Right at that spot where we get

Our first food, it fixed itself onto one of them.

Then it fell off and stretched out in front of him.

 

The bitten one looked at the serpent but said nothing—

Instead, he just stood planted on his feet, yawning,

As if fatigue or a fever plagued him.

 

He held the serpent’s gaze, and it held his.

Smoke billowed out from both his wound

And the serpent’s mouth—and then the plumes commingled.

 

Let Lucan shut up right now, especially where he talks

About the misery of Sabellus and Nasidius,

Let him wait to hear what my bow lets loose.

 

Let Ovid shut up in those passages about Cadmus and Arethusa.

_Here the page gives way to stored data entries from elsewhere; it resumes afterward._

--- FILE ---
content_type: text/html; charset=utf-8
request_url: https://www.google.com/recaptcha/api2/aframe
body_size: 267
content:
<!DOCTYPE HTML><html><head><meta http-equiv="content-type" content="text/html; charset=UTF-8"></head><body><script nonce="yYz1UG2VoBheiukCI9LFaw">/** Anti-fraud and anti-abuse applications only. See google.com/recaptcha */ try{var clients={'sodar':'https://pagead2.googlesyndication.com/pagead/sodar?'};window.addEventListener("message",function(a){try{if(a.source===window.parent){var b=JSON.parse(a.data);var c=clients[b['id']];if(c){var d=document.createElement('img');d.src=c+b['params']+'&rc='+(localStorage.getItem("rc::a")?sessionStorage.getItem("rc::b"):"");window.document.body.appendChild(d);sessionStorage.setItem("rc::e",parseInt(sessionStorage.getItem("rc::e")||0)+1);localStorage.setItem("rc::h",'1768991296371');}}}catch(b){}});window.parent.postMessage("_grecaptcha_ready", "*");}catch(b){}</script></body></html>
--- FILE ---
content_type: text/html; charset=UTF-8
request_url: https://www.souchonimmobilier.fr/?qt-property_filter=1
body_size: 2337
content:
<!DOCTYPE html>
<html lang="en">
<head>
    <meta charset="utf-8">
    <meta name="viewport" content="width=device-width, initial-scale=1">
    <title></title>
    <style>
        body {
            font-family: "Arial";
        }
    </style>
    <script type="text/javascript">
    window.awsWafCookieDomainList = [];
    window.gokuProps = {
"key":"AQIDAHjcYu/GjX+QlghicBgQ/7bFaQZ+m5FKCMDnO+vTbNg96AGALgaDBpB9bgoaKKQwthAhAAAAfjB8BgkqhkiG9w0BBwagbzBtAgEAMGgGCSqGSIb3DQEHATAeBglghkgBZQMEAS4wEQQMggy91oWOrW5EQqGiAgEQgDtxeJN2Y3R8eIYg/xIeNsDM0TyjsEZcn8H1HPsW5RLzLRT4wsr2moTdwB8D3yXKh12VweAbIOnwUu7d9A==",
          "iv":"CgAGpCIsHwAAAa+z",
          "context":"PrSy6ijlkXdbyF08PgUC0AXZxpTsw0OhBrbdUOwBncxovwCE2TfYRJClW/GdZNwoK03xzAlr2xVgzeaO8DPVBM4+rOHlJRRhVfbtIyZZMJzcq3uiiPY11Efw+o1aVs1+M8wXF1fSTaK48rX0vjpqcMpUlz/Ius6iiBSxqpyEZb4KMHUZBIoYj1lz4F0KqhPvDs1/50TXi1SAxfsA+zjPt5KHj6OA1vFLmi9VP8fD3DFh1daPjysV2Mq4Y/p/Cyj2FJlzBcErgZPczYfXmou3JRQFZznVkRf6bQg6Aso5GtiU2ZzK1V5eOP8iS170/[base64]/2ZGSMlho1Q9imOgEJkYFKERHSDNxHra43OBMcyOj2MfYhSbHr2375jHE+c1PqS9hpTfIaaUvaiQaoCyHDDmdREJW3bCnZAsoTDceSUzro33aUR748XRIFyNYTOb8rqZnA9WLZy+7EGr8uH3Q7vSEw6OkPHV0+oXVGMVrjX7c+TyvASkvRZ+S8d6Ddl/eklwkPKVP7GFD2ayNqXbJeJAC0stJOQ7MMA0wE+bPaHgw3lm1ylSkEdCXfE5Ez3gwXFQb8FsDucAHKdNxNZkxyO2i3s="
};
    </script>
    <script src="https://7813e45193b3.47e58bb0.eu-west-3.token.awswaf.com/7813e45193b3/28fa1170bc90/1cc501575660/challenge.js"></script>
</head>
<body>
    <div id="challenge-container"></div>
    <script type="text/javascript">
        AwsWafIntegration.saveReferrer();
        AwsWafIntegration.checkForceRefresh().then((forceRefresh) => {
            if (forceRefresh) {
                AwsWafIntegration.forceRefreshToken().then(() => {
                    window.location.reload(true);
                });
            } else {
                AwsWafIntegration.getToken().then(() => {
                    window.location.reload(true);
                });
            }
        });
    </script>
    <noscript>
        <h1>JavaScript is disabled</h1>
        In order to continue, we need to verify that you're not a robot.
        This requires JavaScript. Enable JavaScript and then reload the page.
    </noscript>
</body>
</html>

If his poetry morphs one into a snake and the other into a fountain,

I’m not jealous of him in the least—

 

Because with two natures facing each other,

He never transformed things so that their forms

Quickly swapped places with their materiality.

 

They responded to each other by normative rules:

The snake made a fork in its tail

And the wounded guy’s feet pulled in together.

 

His calves, then his thighs stuck together,

So tight in fact that it was impossible

To see a crack between them.

 

Meanwhile, the snake’s tail took the shape

That the other had lost, and its skin got soft

While the other’s got hard.

 

I saw the man’s arms shrink up to their pits

And the two feet of the beast, which were short,

Lengthened in a reverse way to what the other guy lost.

 

Its back feet then twisted together

To become the member that men hide

While the one on the miserable soul became two paws.

 

The smoke enclosed both the one and the other,

Giving off a new color and making hair grow on the parts

Of one while it sloughed off the parts of the other.

 

One stood up and the other fell down,

But neither of them turned their baleful lanterns from each other,

Even as their muzzles were changing under them.

 

The one who was erect scrunched up his face toward his temples

So that the excess material extruded itself into ears

Out of his smooth, flat cheeks.

 

The excess material that didn’t switch around toward the back

Made the stuff of the nose on his face

And thickened his lips to the right size.

 

As to the one on the ground, his muzzle stretched out

And his ears pulled back into his head,

About as the horns of a snail retract.

 

His tongue, which had been in one piece

And capable of speech, split itself—and the forked tongue

Of the other one fused together. That’s when the smoke stopped.

 

The one that had become a wild beast

Fled, hissing, down the valley,

And the other who could speak now spat at that beast.

 

Then he turned his new shoulders

Toward the third guy and said, “My wish is that Buoso has to run,

As I have had to, on all fours in this ditch.”